(Extracted data entries)
┄┄┄┄┄┄┄┄┄┄

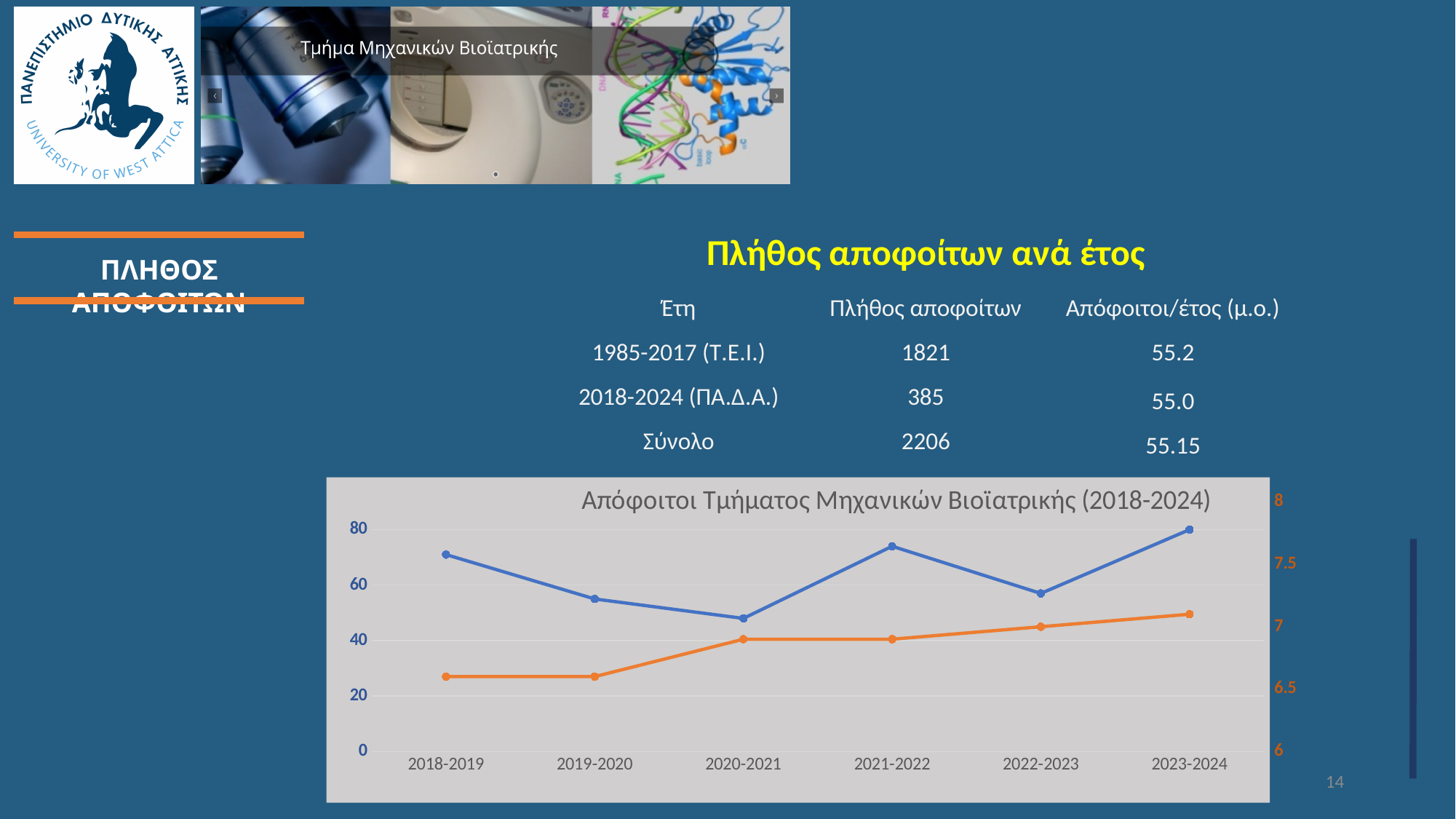
Is the value of the orange line (right axis) for 2023-2024 greater or less than 7? greater How many lines are plotted in the chart? 2 Is the value of the blue line for 2021-2022 greater or less than 60? greater What is the title of the chart on the slide? Απόφοιτοι Τμήματος Μηχανικών Βιοϊατρικής (2018-2024) How many academic years are shown on the x axis of the chart? 6 Is the value of the blue line for 2020-2021 greater or less than 60? less What kind of chart is shown on the slide? Line chart Does the orange line generally rise or fall from 2018-2019 to 2023-2024? Rise In which academic year does the blue line reach its highest value? 2023-2024 Which is larger for the blue line: the value for 2019-2020 or the value for 2021-2022? 2021-2022 In which academic year does the blue line reach its lowest value? 2020-2021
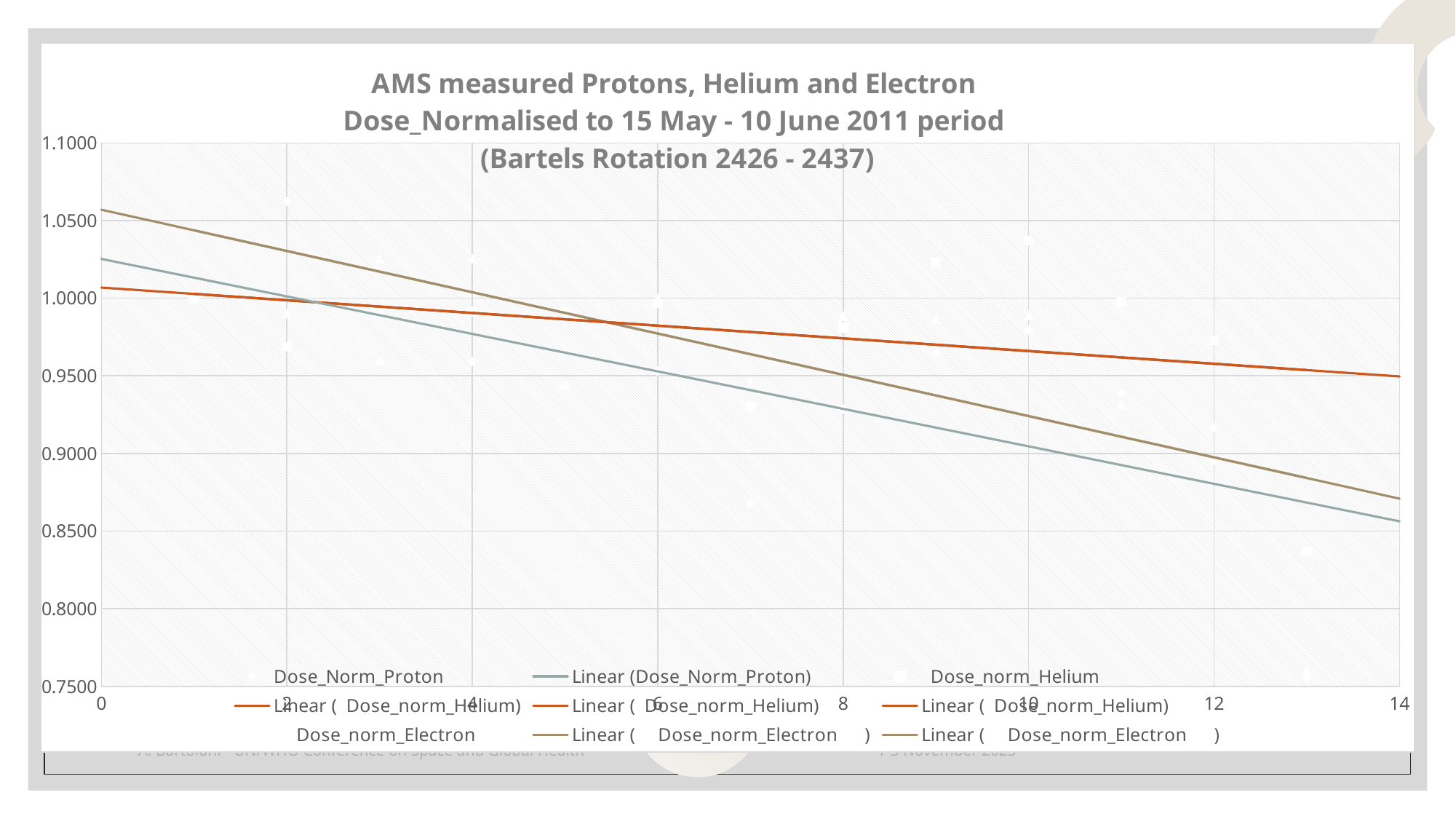
At x = 0, is the Linear (Dose_norm_Electron) trend line greater or less than 1.0000? greater What is the largest value labelled on the x axis? 14 How many distinct linear trend lines are drawn on the chart? 3 Which linear trend line is lowest at x = 14? Linear (Dose_Norm_Proton) At x = 14, which is higher: the Linear (Dose_norm_Helium) trend line or the Linear (Dose_norm_Electron) trend line? Linear (Dose_norm_Helium) What kind of chart is shown on the slide? Scatter chart with linear trend lines Which linear trend line starts highest at x = 0? Linear (Dose_norm_Electron) Do the linear trend lines rise or fall as the x axis increases from 0 to 14? Fall What is the title of the chart? AMS measured Protons, Helium and Electron Dose_Normalised to 15 May - 10 June 2011 period (Bartels Rotation 2426 - 2437) At x = 14, is the Linear (Dose_norm_Helium) trend line greater or less than 0.9000? greater What is the highest value shown on the y axis? 1.1000 At x = 14, is the Linear (Dose_Norm_Proton) trend line greater or less than 0.9000? less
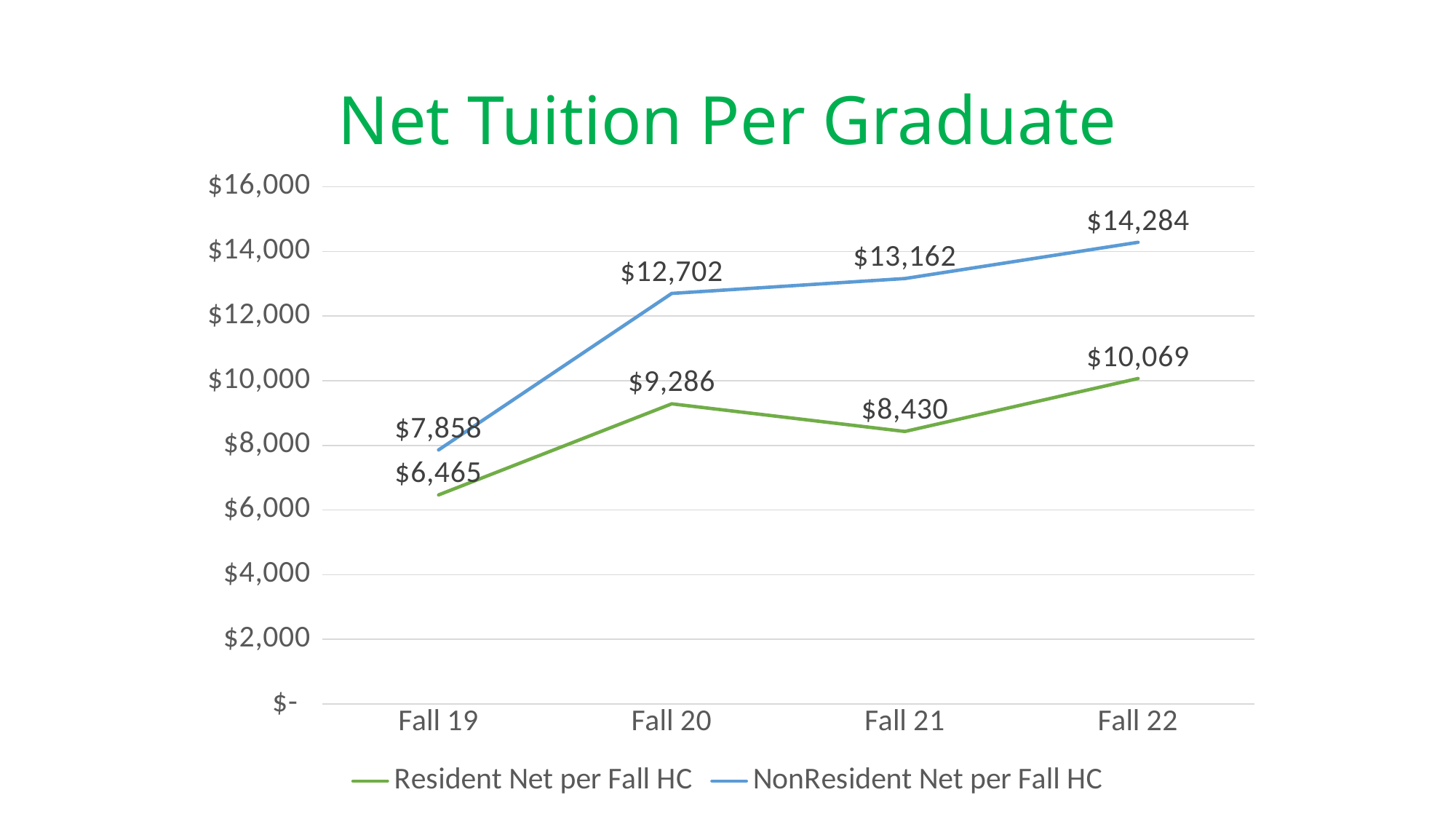
Which is larger, the Resident Net per Fall HC value in Fall 20 or in Fall 21? Fall 20 What is the difference between the NonResident and Resident Net per Fall HC values in Fall 21? $4,732 What is the Resident Net per Fall HC value for Fall 19? $6,465 What is the NonResident Net per Fall HC value for Fall 22? $14,284 Does the NonResident Net per Fall HC series rise or fall from Fall 19 to Fall 22? rise What is the NonResident Net per Fall HC value for Fall 20? $12,702 How many series does the legend list? 2 What kind of chart is shown on the slide? line chart In which term is the Resident Net per Fall HC value highest? Fall 22 How many terms are shown on the x axis? 4 Is the Resident Net per Fall HC value for Fall 22 greater or less than $10,000? greater In which term is the NonResident Net per Fall HC value lowest? Fall 19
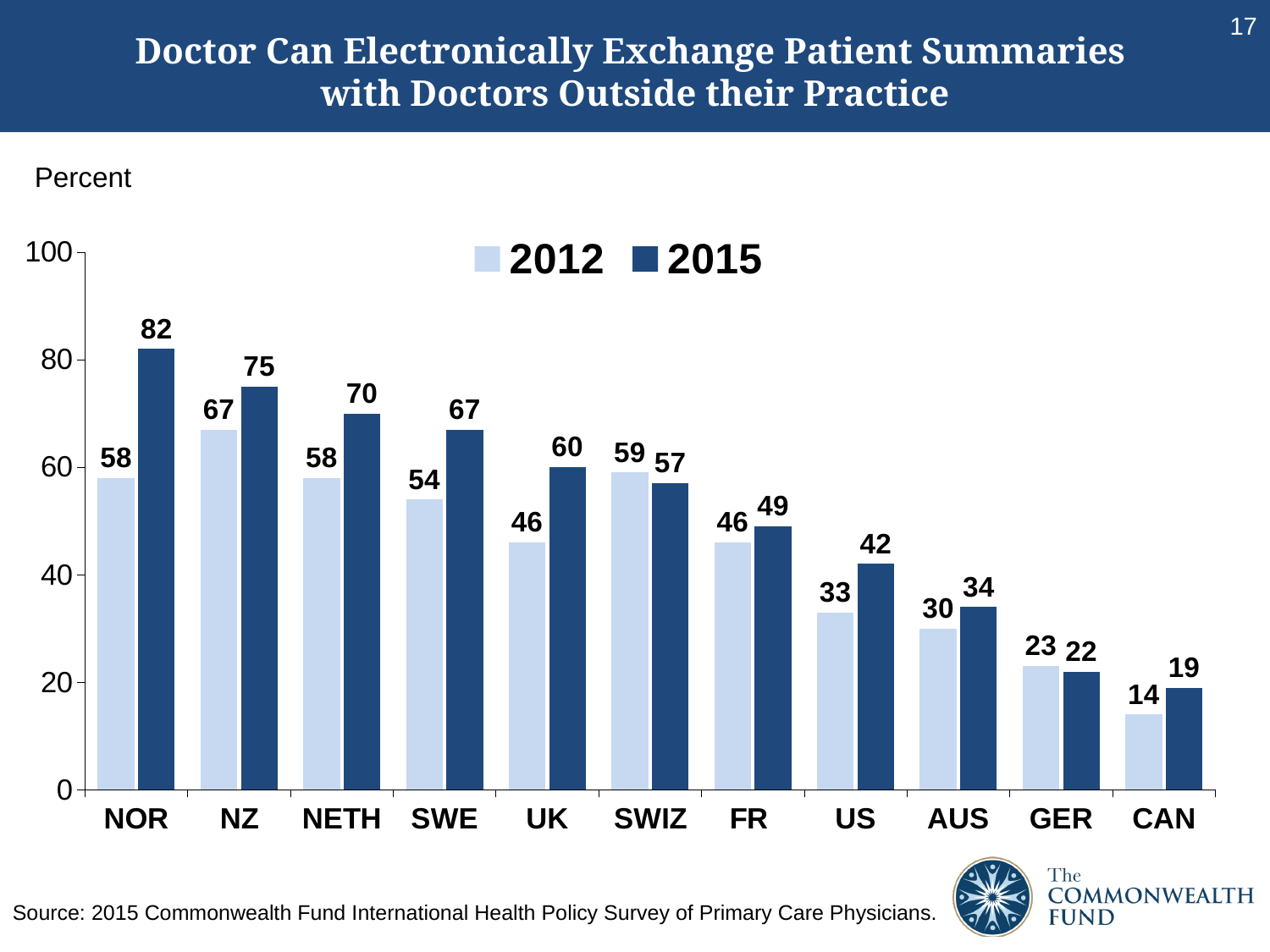
Which country has the lowest 2012 value? CAN Is the 2015 value for UK greater or less than 40? greater What are the two series listed in the legend? 2012 and 2015 Do the 2015 values generally rise or fall from left to right along the x axis? fall Which is larger for SWIZ, the 2012 value or the 2015 value? 2012 What is the difference between the 2015 and 2012 values for NOR? 24 Which country has the highest 2015 value? NOR What is the 2015 value for NOR? 82 How many series does the legend list? 2 How many countries are shown on the x axis? 11 What kind of chart is shown on the slide? bar chart What is the 2012 value for SWE? 54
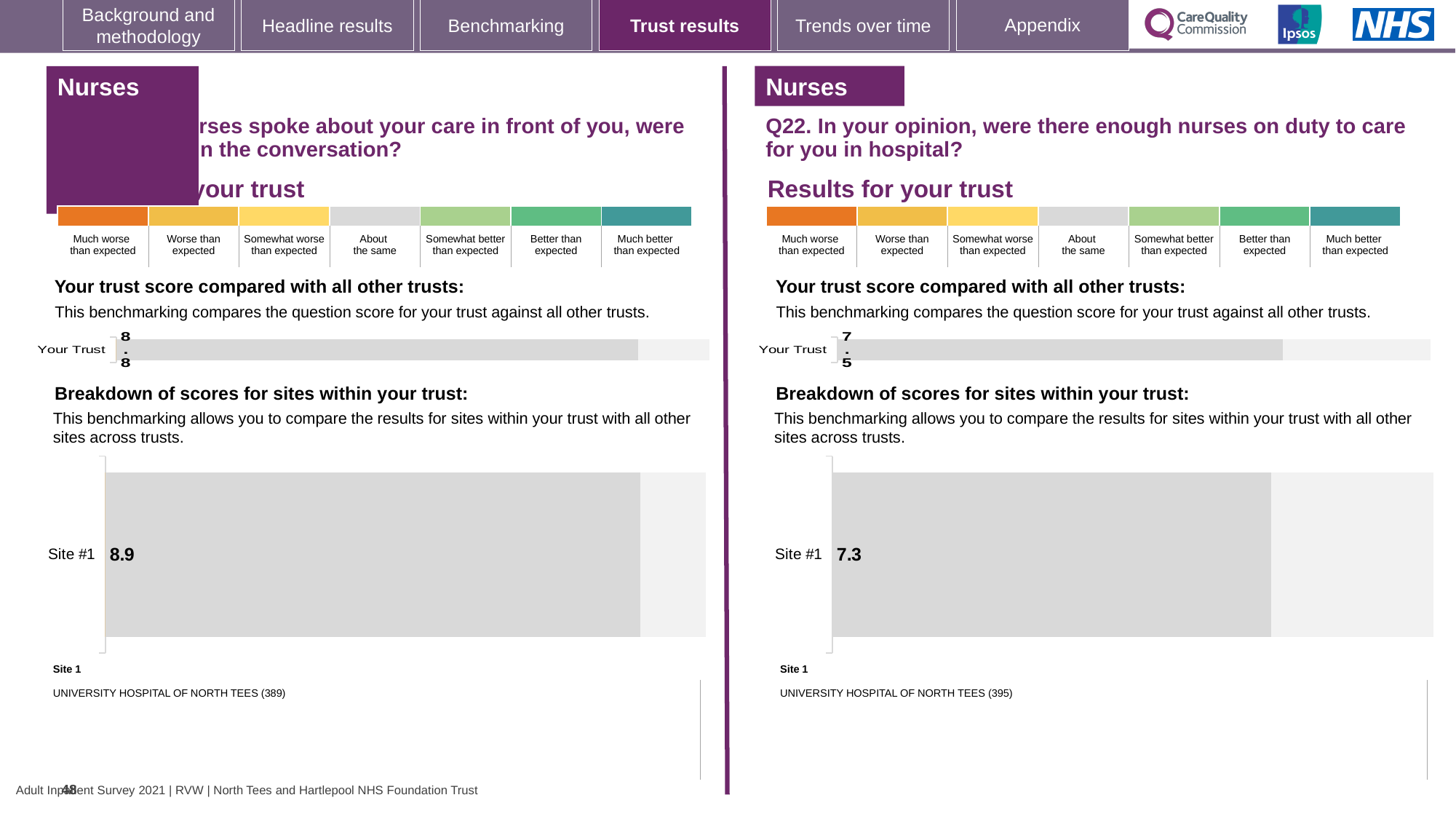
For Q22 (enough nurses on duty), what is the 'Your Trust' score shown in the trust benchmarking bar chart? 7.5 On the left half of the slide, what score is shown for Site #1 in the site breakdown bar chart? 8.9 On the left half of the slide, what is the difference between the Site #1 score and the 'Your Trust' score? 0.1 For Q22, what is the difference between the 'Your Trust' score and the Site #1 score? 0.2 Which is larger: the Site #1 score on the left half of the slide or the Site #1 score for Q22 on the right? Site #1 on the left (8.9) On the left half of the slide, what is the 'Your Trust' score shown in the trust benchmarking bar chart? 8.8 What kind of chart is used to show the Site #1 score in the site breakdown on the right half of the slide? Bar chart How many categories are shown in the colour scale above the 'Results for your trust' section for Q22? 7 How many sites are shown in the site breakdown chart for Q22? 1 For Q22, is the 'Your Trust' score or the Site #1 score larger? Your Trust (7.5) Which site is listed as Site 1 beneath the Q22 site breakdown chart? UNIVERSITY HOSPITAL OF NORTH TEES (395) For Q22 (enough nurses on duty), what score is shown for Site #1 in the site breakdown bar chart? 7.3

┄┄┄┄┄┄┄┄┄┄

* **What the task requires**
Can you copy every item above word for word, leaving out the pictures?

* **Task solution**
Is the value of the orange line (right axis) for 2023-2024 greater or less than 7? greater How many lines are plotted in the chart? 2 Is the value of the blue line for 2021-2022 greater or less than 60? greater What is the title of the chart on the slide? Απόφοιτοι Τμήματος Μηχανικών Βιοϊατρικής (2018-2024) How many academic years are shown on the x axis of the chart? 6 Is the value of the blue line for 2020-2021 greater or less than 60? less What kind of chart is shown on the slide? Line chart Does the orange line generally rise or fall from 2018-2019 to 2023-2024? Rise In which academic year does the blue line reach its highest value? 2023-2024 Which is larger for the blue line: the value for 2019-2020 or the value for 2021-2022? 2021-2022 In which academic year does the blue line reach its lowest value? 2020-2021
At x = 0, is the Linear (Dose_norm_Electron) trend line greater or less than 1.0000? greater What is the largest value labelled on the x axis? 14 How many distinct linear trend lines are drawn on the chart? 3 Which linear trend line is lowest at x = 14? Linear (Dose_Norm_Proton) At x = 14, which is higher: the Linear (Dose_norm_Helium) trend line or the Linear (Dose_norm_Electron) trend line? Linear (Dose_norm_Helium) What kind of chart is shown on the slide? Scatter chart with linear trend lines Which linear trend line starts highest at x = 0? Linear (Dose_norm_Electron) Do the linear trend lines rise or fall as the x axis increases from 0 to 14? Fall What is the title of the chart? AMS measured Protons, Helium and Electron Dose_Normalised to 15 May - 10 June 2011 period (Bartels Rotation 2426 - 2437) At x = 14, is the Linear (Dose_norm_Helium) trend line greater or less than 0.9000? greater What is the highest value shown on the y axis? 1.1000 At x = 14, is the Linear (Dose_Norm_Proton) trend line greater or less than 0.9000? less
Which is larger, the Resident Net per Fall HC value in Fall 20 or in Fall 21? Fall 20 What is the difference between the NonResident and Resident Net per Fall HC values in Fall 21? $4,732 What is the Resident Net per Fall HC value for Fall 19? $6,465 What is the NonResident Net per Fall HC value for Fall 22? $14,284 Does the NonResident Net per Fall HC series rise or fall from Fall 19 to Fall 22? rise What is the NonResident Net per Fall HC value for Fall 20? $12,702 How many series does the legend list? 2 What kind of chart is shown on the slide? line chart In which term is the Resident Net per Fall HC value highest? Fall 22 How many terms are shown on the x axis? 4 Is the Resident Net per Fall HC value for Fall 22 greater or less than $10,000? greater In which term is the NonResident Net per Fall HC value lowest? Fall 19
Which country has the lowest 2012 value? CAN Is the 2015 value for UK greater or less than 40? greater What are the two series listed in the legend? 2012 and 2015 Do the 2015 values generally rise or fall from left to right along the x axis? fall Which is larger for SWIZ, the 2012 value or the 2015 value? 2012 What is the difference between the 2015 and 2012 values for NOR? 24 Which country has the highest 2015 value? NOR What is the 2015 value for NOR? 82 How many series does the legend list? 2 How many countries are shown on the x axis? 11 What kind of chart is shown on the slide? bar chart What is the 2012 value for SWE? 54
For Q22 (enough nurses on duty), what is the 'Your Trust' score shown in the trust benchmarking bar chart? 7.5 On the left half of the slide, what score is shown for Site #1 in the site breakdown bar chart? 8.9 On the left half of the slide, what is the difference between the Site #1 score and the 'Your Trust' score? 0.1 For Q22, what is the difference between the 'Your Trust' score and the Site #1 score? 0.2 Which is larger: the Site #1 score on the left half of the slide or the Site #1 score for Q22 on the right? Site #1 on the left (8.9) On the left half of the slide, what is the 'Your Trust' score shown in the trust benchmarking bar chart? 8.8 What kind of chart is used to show the Site #1 score in the site breakdown on the right half of the slide? Bar chart How many categories are shown in the colour scale above the 'Results for your trust' section for Q22? 7 How many sites are shown in the site breakdown chart for Q22? 1 For Q22, is the 'Your Trust' score or the Site #1 score larger? Your Trust (7.5) Which site is listed as Site 1 beneath the Q22 site breakdown chart? UNIVERSITY HOSPITAL OF NORTH TEES (395) For Q22 (enough nurses on duty), what score is shown for Site #1 in the site breakdown bar chart? 7.3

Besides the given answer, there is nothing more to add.